Monday, May 18, 2009

Bloopers in print

Scene 1
Place: Room No. 42, Airlines Hotel, Bangalore
Characters: R, U, M, K and me
Time: 12.30 am
(three on the bed, M on a chair. U is leaning on the wall, R reclining, K and me sitting cross-legged. Scene opens in the discussion)

U: (lights a cigarette) Mistakes happen everywhere yaar. There are enough stuff to write a book on it. (leans on the wall)

R: (sits up on the bed, smiling) Listen, jab mein Express mein tha, tab I was put on sports pages once. Two days I did fine. On the third day, there was this shooting match in Hyderabad. There was this guy Rathore, there was Narang... and Narang scored a second. I made the page, and was stuck with the headline. I typed ‘Rathore roars, Narang loses.’ White space phir bhi baaki tha, so I typed ‘Narang disappoints.’ Even then there was white space, so I typed ‘Narang disappoints again’ and increased the font size. The next day, my news editor called up. (changes the tone, says animatedly)
"Ram, Narang had scored yesterday. And you say disappoints?"
"No sir!"
"He had won national and international tournaments before, and you say disappoints again?!!"
"No sir!!"
"Will you do this? Again?"
"No sir!!!"
(whole group laughs)

----

*Problems and tasks:*
1 > Please retype the bloopers post starting at "R: (sits up" and ending at "(whole group laughs)".
2 > In the bloopers post, what was the first headline R typed for the shooting match?
The lines after this point come from a separate source.

*Provided data:*
----

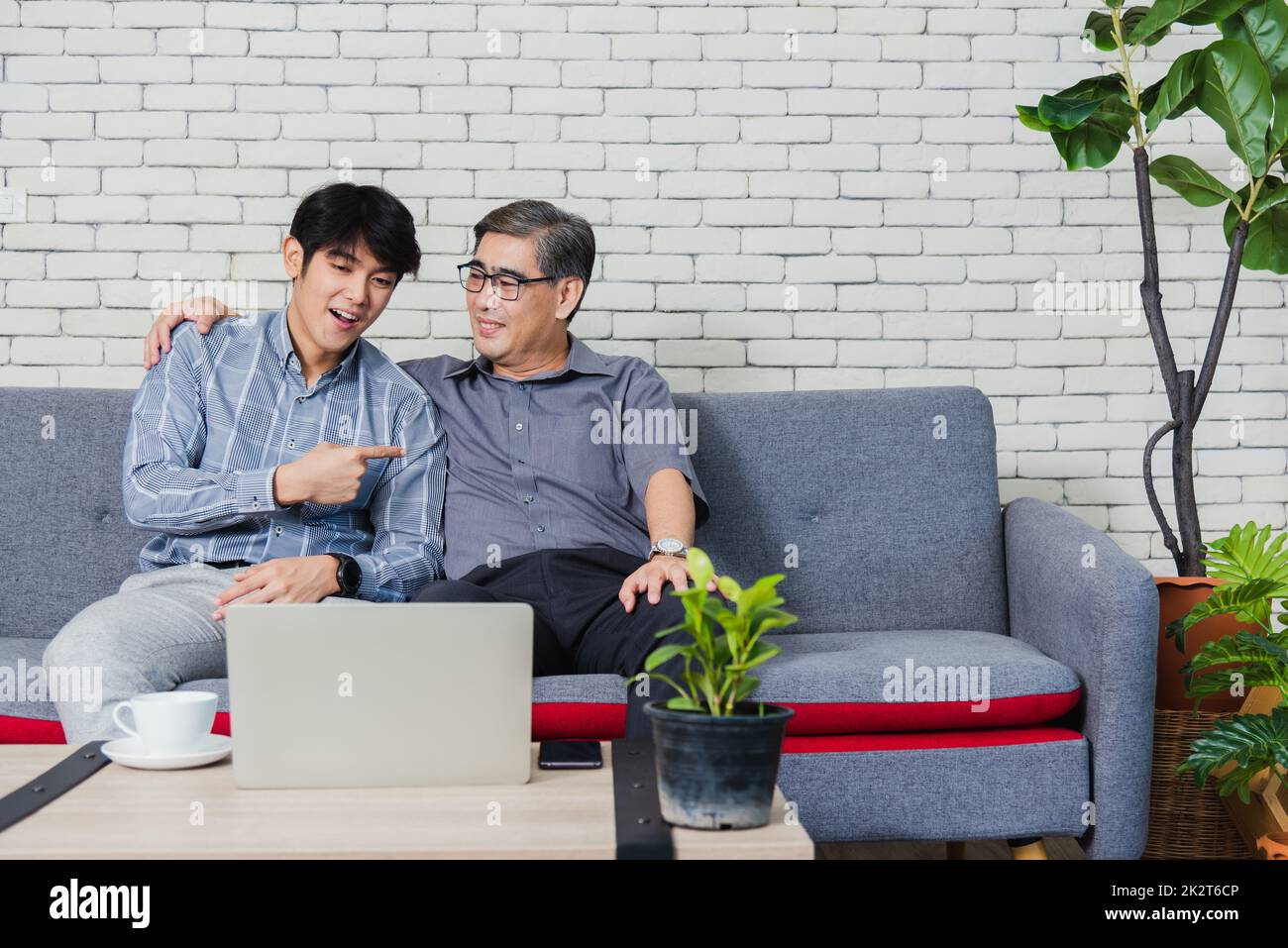 Father man and his son sit on sofa talking chatting on video call Stock Photo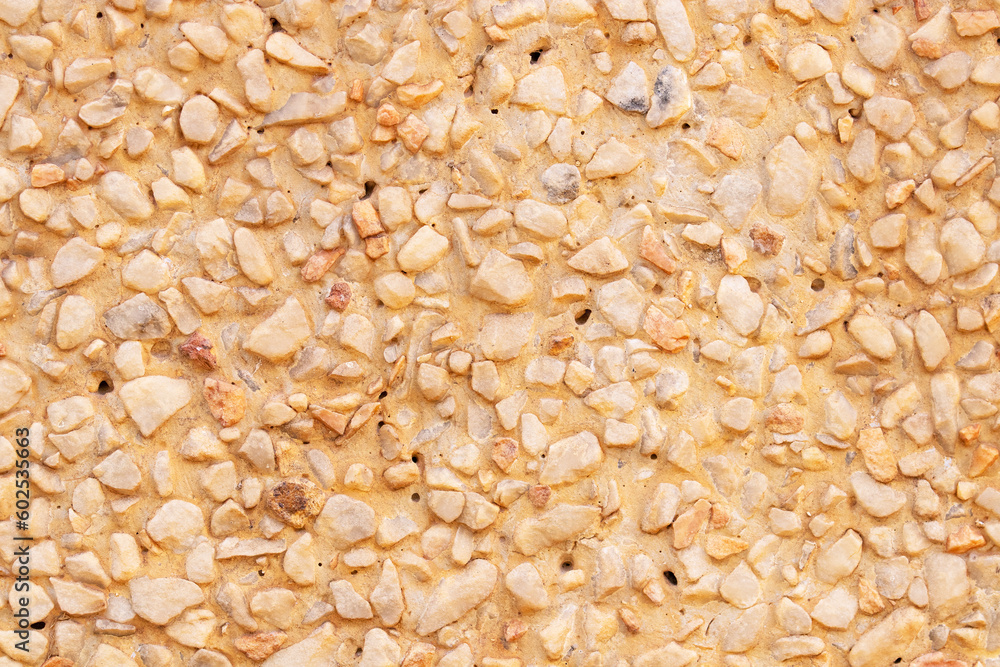 Background or texture Abstract of pebbles small or gravel color yellow, orange attached with beautiful cement concrete. Natural pattern used to make wallpaper website along walls of houses, building. Background or texture Abstract of pebbles small or gravel color yellow, orange attached with beautiful cement concrete. Natural pattern used to make wallpaper website along walls of houses, building.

----

*Answers by task:*
1 >
R: (sits up on the bed, smiling) Listen, jab mein Express mein tha, tab I was put on sports pages once. Two days I did fine. On the third day, there was this shooting match in Hyderabad. There was this guy Rathore, there was Narang... and Narang scored a second. I made the page, and was stuck with the headline. I typed ‘Rathore roars, Narang loses.’ White space phir bhi baaki tha, so I typed ‘Narang disappoints.’ Even then there was white space, so I typed ‘Narang disappoints again’ and increased the font size. The next day, my news editor called up. (changes the tone, says animatedly)
"Ram, Narang had scored yesterday. And you say disappoints?"
"No sir!"
"He had won national and international tournaments before, and you say disappoints again?!!"
"No sir!!"
"Will you do this? Again?"
"No sir!!!"
(whole group laughs)

2 > ‘Rathore roars, Narang loses.’